Emergency on the Subcontinent

This article was written with assistance from Beth MacNairn and Lea Radick 

John Lancaster is a member of the Board of Handicap International’s U.S. national association and serves as the Treasurer of the newly formed Handicap International Federation. He recently served as the executive director of the National Council on Independent Living in Washington, D.C.  John was the executive director of the President’s Committee on Employment of People with Disabilities under the Clinton administration. He spent four years in Vietnam working with the Government and National Assembly to develop laws to protect the rights of persons with disabilities. He and his wife, Christine, live in Potsdam, New York. 

On December 26, 2004, at 6:58 am, an earthquake measuring 9.0 on the Richter scale struck Indonesia off the west coast of northern Sumatra. The earthquake triggered a tsunami, which caused extensive damage in Indonesia, Sri Lanka, Thailand, India, the Maldives, some parts of Malaysia, as well as Myanmar, the Seychelles, Somalia and Tanzania. In total, 12 countries were affected by the disaster, according to the United Nations Office for the Coordination of Humanitarian Affairs, with Indonesia and Sri Lanka suffering the highest casualties and the greatest devastation. In the Aceh province of Indonesia along the archipelago’s Indian Ocean coastline, an estimated 200,000 people died and 400,000 were left homeless, according to Handicap International.

The international humanitarian aid community quickly launched a massive and, at times, poorly coordinated emergency response to support the victims and help the most affected regions rebuild and recover.
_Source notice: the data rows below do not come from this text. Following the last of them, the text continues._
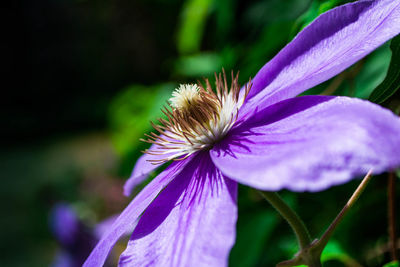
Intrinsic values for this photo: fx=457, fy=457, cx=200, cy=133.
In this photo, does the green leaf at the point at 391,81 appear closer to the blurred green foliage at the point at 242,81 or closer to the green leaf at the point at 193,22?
the blurred green foliage at the point at 242,81

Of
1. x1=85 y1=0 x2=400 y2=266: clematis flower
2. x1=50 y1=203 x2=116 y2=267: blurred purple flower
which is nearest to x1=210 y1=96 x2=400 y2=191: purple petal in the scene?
x1=85 y1=0 x2=400 y2=266: clematis flower

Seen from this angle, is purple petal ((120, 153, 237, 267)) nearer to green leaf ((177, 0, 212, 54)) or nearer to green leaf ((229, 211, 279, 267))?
green leaf ((229, 211, 279, 267))

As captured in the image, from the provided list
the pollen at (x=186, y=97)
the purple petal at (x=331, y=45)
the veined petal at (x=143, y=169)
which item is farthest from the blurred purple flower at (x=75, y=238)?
the purple petal at (x=331, y=45)

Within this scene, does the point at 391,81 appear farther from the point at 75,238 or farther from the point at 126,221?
the point at 75,238

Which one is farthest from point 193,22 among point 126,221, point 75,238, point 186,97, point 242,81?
point 126,221

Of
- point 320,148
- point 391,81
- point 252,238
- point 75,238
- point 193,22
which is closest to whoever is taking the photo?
point 320,148

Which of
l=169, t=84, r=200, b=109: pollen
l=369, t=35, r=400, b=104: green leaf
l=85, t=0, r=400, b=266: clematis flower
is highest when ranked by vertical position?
l=169, t=84, r=200, b=109: pollen

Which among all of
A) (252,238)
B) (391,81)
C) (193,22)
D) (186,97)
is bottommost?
(252,238)
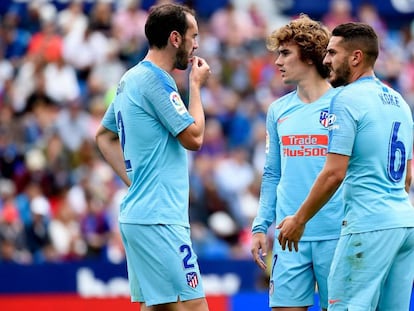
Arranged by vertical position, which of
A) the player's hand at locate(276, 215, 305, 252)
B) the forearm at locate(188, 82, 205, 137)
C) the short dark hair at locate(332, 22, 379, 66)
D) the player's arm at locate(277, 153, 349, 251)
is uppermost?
the short dark hair at locate(332, 22, 379, 66)

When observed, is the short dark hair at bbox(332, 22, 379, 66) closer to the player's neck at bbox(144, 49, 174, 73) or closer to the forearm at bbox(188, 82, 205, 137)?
the forearm at bbox(188, 82, 205, 137)

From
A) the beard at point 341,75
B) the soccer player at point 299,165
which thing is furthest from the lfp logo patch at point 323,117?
the beard at point 341,75

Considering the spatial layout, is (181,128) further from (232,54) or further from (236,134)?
(232,54)

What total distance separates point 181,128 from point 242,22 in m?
12.2

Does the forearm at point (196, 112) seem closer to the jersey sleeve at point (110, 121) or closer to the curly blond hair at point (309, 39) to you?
the jersey sleeve at point (110, 121)

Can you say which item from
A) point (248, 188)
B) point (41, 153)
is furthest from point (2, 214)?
point (248, 188)

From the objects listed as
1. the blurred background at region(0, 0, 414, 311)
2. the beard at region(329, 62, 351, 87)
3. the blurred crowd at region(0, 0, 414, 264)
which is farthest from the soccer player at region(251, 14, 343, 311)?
the blurred crowd at region(0, 0, 414, 264)

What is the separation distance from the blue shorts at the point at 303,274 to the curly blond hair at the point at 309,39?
1193 millimetres

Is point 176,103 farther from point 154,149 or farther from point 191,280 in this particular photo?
point 191,280

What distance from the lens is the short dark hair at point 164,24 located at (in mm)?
7160

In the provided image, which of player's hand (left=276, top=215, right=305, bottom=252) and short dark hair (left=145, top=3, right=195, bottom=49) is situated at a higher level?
short dark hair (left=145, top=3, right=195, bottom=49)

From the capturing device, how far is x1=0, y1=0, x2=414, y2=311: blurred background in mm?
13312

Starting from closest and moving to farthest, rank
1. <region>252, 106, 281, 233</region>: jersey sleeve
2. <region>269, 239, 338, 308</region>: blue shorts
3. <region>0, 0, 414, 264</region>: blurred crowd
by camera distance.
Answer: <region>269, 239, 338, 308</region>: blue shorts → <region>252, 106, 281, 233</region>: jersey sleeve → <region>0, 0, 414, 264</region>: blurred crowd

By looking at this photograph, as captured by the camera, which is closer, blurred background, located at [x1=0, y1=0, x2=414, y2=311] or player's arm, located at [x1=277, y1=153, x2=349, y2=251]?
player's arm, located at [x1=277, y1=153, x2=349, y2=251]
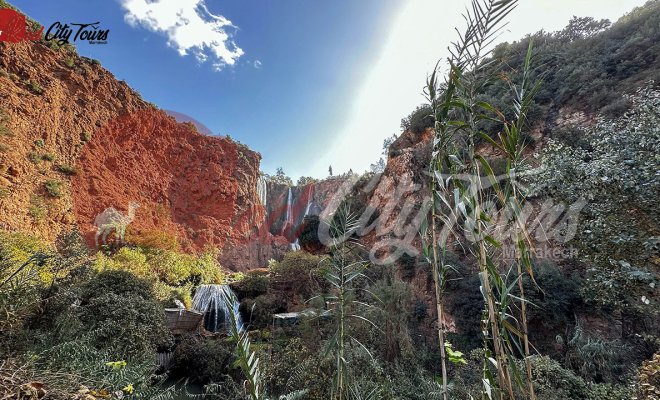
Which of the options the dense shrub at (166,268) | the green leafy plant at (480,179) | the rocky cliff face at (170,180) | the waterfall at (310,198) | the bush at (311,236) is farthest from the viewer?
the waterfall at (310,198)

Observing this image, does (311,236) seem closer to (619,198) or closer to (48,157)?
(48,157)

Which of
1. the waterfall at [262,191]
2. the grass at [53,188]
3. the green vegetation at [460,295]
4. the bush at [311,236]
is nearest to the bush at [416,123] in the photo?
the green vegetation at [460,295]

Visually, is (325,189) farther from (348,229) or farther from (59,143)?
(348,229)

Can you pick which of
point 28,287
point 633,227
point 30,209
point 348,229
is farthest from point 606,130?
point 30,209

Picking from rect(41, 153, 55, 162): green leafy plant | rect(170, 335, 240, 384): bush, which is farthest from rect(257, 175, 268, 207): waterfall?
rect(170, 335, 240, 384): bush

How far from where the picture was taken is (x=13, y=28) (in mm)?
12250

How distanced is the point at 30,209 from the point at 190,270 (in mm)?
6448

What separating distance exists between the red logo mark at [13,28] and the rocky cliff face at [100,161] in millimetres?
304

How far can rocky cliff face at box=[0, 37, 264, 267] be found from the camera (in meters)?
11.6

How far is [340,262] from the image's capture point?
1797 mm

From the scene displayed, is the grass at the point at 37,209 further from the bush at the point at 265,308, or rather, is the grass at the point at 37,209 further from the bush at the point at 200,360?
the bush at the point at 265,308

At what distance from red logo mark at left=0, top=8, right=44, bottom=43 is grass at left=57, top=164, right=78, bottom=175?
5.36 metres

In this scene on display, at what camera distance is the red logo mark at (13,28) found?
39.2 feet

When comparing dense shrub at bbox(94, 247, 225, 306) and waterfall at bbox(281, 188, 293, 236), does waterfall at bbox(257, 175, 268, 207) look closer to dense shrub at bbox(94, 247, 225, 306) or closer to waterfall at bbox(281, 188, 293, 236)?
waterfall at bbox(281, 188, 293, 236)
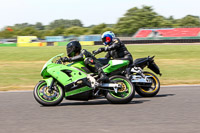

UNICEF’s 2008 Humanitarian Action Report highlighted the unprecedented challenges faced by the international humanitarian assistance community in response to the 2004 Indian Ocean earthquake and tsunami and the resulting lessons learned, such as the need for “greater predictability, accountability and leadership in humanitarian action.” A report completed in May 2006 by the United Nations General Assembly Economic and Social Council confirmed the coordination challenges faced by governments and humanitarian actors, but characterized the relief response as disjointed given that it was “not predicated on joint needs assessments by agencies, bilateral donors, and governments.”